INSTRUÇÕES DO EXERCÍCIO ->
1. Segundo os números citados no texto sobre as deportações em massa prometidas por Trump, quantos migrantes sem visto vivem hoje nos EUA?
2. Prossiga o texto sobre as deportações em massa prometidas por Trump a partir da última frase apresentada.

TRECHO ->

........

Antes de ser eleito como próximo presidente dos EUA nesta terça (5/11), Donald Trump prometeu que deportará em massa os migrantes que não tiverem vistos válidos para permanecer nos Estados Unidos.
Embora a sua campanha tenha respondido de diferentes maneiras à questão de quantos poderiam acabar sendo expulsos, o seu companheiro de chapa, o candidato republicano à vice-presidência JD Vance, deu um número concreto durante uma entrevista à televisão ABC.
“Vamos começar com um milhão de pessoas. Foi aí que Kamala Harris falhou e a partir daí podemos começar a trabalhar”, afirmou o senador pelo estado de Ohio.
Mas embora a ideia já faça parte das propostas da plataforma eleitoral de Trump – sob o lema “Deportações em massa, já!” – os especialistas alertam que expulsar tantas pessoas do país implicaria uma série de desafios jurídicos e até práticos.
E os defensores dos migrantes também alertaram para o custo humano significativo das deportações, com famílias separadas e prejuízo a comunidades e diversos locais de trabalho nos EUA.
Agora que Trump venceu, ele será capaz de colocar em prática esta proposta?
De acordo com os últimos números do Departamento de Segurança Interna e do instituto de pesquisa Pew Research, cerca de 11 milhões de migrantes sem visto vivem hoje no país, um número que se manteve relativamente estável desde 2005.
A maioria deles são residentes de longa duração: quase quatro em cada cinco migrantes sem documentos estão no país há pelo menos uma década.

........

EXTRATO DE DADOS ->
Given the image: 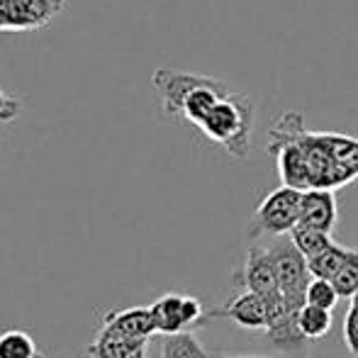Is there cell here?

........

RESPOSTAS ESPERADAS ->
1. Cerca de 11 milhões.

2.
Os migrantes que estão ilegalmente no país têm direito ao devido processo, incluindo uma audiência judicial antes de serem removidos.
Assim, um aumento drástico nas deportações envolveria provavelmente primeiro a expansão do sistema judicial de migração, que atualmente está saturado e com atrasos na resolução de casos.
A maioria dos migrantes não entrou no sistema de deportação após serem detidos por agentes de Imigração e Alfândega (ICE), mas sim pela polícia local.
No entanto, foram aprovadas leis em muitas das principais cidades do país que restringem a cooperação entre a polícia e o ICE.
A campanha de Trump se comprometeu a tomar medidas contra essas cidades, chamadas “cidades santuário”, mas a rede de leis locais, estaduais e federais nos EUA complica a situação.
Kathleen Bush-Joseph, analista do instituto Migration Policy, com sede em Washington, destaca que a cooperação entre os agentes do ICE e as autoridades locais seria essencial para concretizar um programa de deportação em massa.
“É muito mais fácil para o ICE buscar alguém na prisão se as autoridades locais colaborarem, em vez de ter de precisar fazer essas buscas nas ruas”, diz Bush-Joseph.
Como exemplo de quão crucial é esse aspecto, Bush-Joseph recorda declarações proferidas no início de agosto por autoridades policiais do Condado de Broward e Palm Beach, na Flórida, quando garantiram que não enviariam nenhum dos seus agentes para ajudar nos planos de deportação em massa.
“Há muitos outros condados que não vão cooperar com o plano de deportação em massa de Trump. E isso torna tudo muito mais difícil”, explica.
Qualquer programa de deportação em massa também terá muitas implicações jurídicas, especialmente devido aos processos judiciais que se espera que isso gere entre organizações de direitos humanos.
No entanto, uma decisão do Supremo Tribunal de 2022 estabeleceu que os tribunais não podem emitir liminares sobre as políticas de aplicação da imigração, o que significa que permaneceriam em vigor mesmo que os desafios atravessassem o sistema jurídico.
Agora, se o governo dos EUA avançasse com as medidas legais que tornam possível o seu plano de deportação em massa, as autoridades ainda teriam de lidar com enormes desafios logísticos.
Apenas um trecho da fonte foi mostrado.